A few days later, driving through mountains lined with olive groves and vineyards, we spotted a flock of sheep in a field beside the road. Soufian stopped the car. You see? He asked. Do you see the liya? Amos and I peered hard at the sheep. I'm not sure, I said. We got out and marched into the field, greeted the toothless shepard. Soufian pointed at the sheep's backside. Do you see it now? We weren't sure. The shephard wrangled a small sheep and grabbed her rump. He lifted. And suddenly, liya we saw.

Desert sheep, it turns out, have a strange, square flap of fat over their rumps. Their tails mark the top of the liya, which hangs like a pillow over their legs so that you can't see it until it is lifted. The liya almost looks prehensile, like a flat, wide, trunk. It is entirely fat and keeps sheep alive during the days without water or food. A camel hump of sorts. And suddenly it all made sense. You know? How there are two kinds of sheep, some with nothing on the other side of the tail, and some with something?

One Man's Meat

Reading: Ommok Sannafa

In the lovely introduction to this book we read:

"It behooves us first to preserve from national forgetting this part of our national heritage, the fruit of long experience transmitted from generation to generation through the centuries. The culinary art of a nation forms a part of the history of its inhabitants, and our cuisine, at the same level as traditional art, music, or folk dance, affirms our national personality."

Speeches like this puff up the soul, eh, eh?

So let us preserve from forgetting Quadid Ghanmi (Confit de Mouton, or Lamb Confit,), joy of the Berber, perhaps first on my list of things to cook when I return.

Fine Salt
Fat Salt (which means large grained, but the phrase fat salt is so beautiful I think.)
Olive oil
Dried Garlic
Dried Mint (menthe sechée, also a lovely phrase. Try it out loud or something.)

Cut two large branches of dried mint, pull the leaves, rub them between your hands and then pulverise the leaves with a mortar and pestle. Pass them through a fine seive. Top and tail the garlic and crush them in a mortar and pestle with large pinches of fat salt. Mix mint and salted garlic well.

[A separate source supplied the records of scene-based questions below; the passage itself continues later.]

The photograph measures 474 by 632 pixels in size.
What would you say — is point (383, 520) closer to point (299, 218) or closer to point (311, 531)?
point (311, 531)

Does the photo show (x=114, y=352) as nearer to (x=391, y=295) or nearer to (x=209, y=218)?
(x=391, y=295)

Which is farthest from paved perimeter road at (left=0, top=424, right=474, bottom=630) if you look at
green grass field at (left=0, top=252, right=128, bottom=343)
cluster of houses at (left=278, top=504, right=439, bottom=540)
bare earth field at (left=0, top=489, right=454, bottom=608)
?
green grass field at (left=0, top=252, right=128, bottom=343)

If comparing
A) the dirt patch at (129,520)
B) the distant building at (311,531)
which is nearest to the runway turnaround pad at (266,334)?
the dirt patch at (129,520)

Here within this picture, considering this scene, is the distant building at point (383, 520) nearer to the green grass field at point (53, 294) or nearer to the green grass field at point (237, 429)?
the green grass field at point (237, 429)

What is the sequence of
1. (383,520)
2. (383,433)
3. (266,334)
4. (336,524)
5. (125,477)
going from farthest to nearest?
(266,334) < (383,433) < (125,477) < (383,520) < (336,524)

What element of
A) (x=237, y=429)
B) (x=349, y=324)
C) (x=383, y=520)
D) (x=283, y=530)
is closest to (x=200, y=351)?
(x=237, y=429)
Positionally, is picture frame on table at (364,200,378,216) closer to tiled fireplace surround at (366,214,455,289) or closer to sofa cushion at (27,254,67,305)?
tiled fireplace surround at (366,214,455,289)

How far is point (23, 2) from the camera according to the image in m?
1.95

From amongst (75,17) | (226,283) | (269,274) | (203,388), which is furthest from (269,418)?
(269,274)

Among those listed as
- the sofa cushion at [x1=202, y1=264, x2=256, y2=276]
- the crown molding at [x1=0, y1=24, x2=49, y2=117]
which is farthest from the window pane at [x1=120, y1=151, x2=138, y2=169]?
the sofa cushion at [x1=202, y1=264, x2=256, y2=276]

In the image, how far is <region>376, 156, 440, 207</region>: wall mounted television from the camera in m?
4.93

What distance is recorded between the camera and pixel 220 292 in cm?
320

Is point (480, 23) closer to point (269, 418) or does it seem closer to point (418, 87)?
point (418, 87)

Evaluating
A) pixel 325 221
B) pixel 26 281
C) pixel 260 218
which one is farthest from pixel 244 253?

With two very sharp knives cut the meat in long strips, without the fat, and annoint them generously with half of the fine salt and the ground condiments. Take care that the spices penetrate all of the small crevasses of the meat to give the Quadid the best possible taste, and also to ensure preservation. Place the meat in a large basin and sprinkle well with cool water. Leave it to macerate for at least 24 hours, without forgetting to moisten from time to time.

Two days later remove the meat from the basin and massage generously with harissa and the rest of the fine salt and ground condiments. Leave them in the sun, tied with cord in one long line, for many days. Once the outside has dried sufficiently, but the inside is still tender and moist, cut the meat in pieces and leave to the side.

Cut the liya* in small pieces. Heat oil over a fire in an enormous pot, and add pieces of liya. Once the liya has melted pass the oil and fats through a sieve and place again over the fire. Plunge the bits of meat into boiling oil for about twenty minutes. Take from the fire. Pour everything into a clay pot and cover.

Quadid, well prepared, can last for many months.

*to know more about liya look for a post on liya. Right now it must remain a mystery to you, as it was a mystery to me. For a long, uncomfortable while.

Also, I reserved the right to translate literally when I loved the phrases to much to do otherwise, and to translate the essence of the phrase when it seemed right to me. There is some (occasionally violent) romance in literally translated language, particularly when it comes to food, and I can never bring myself to entirely give that up.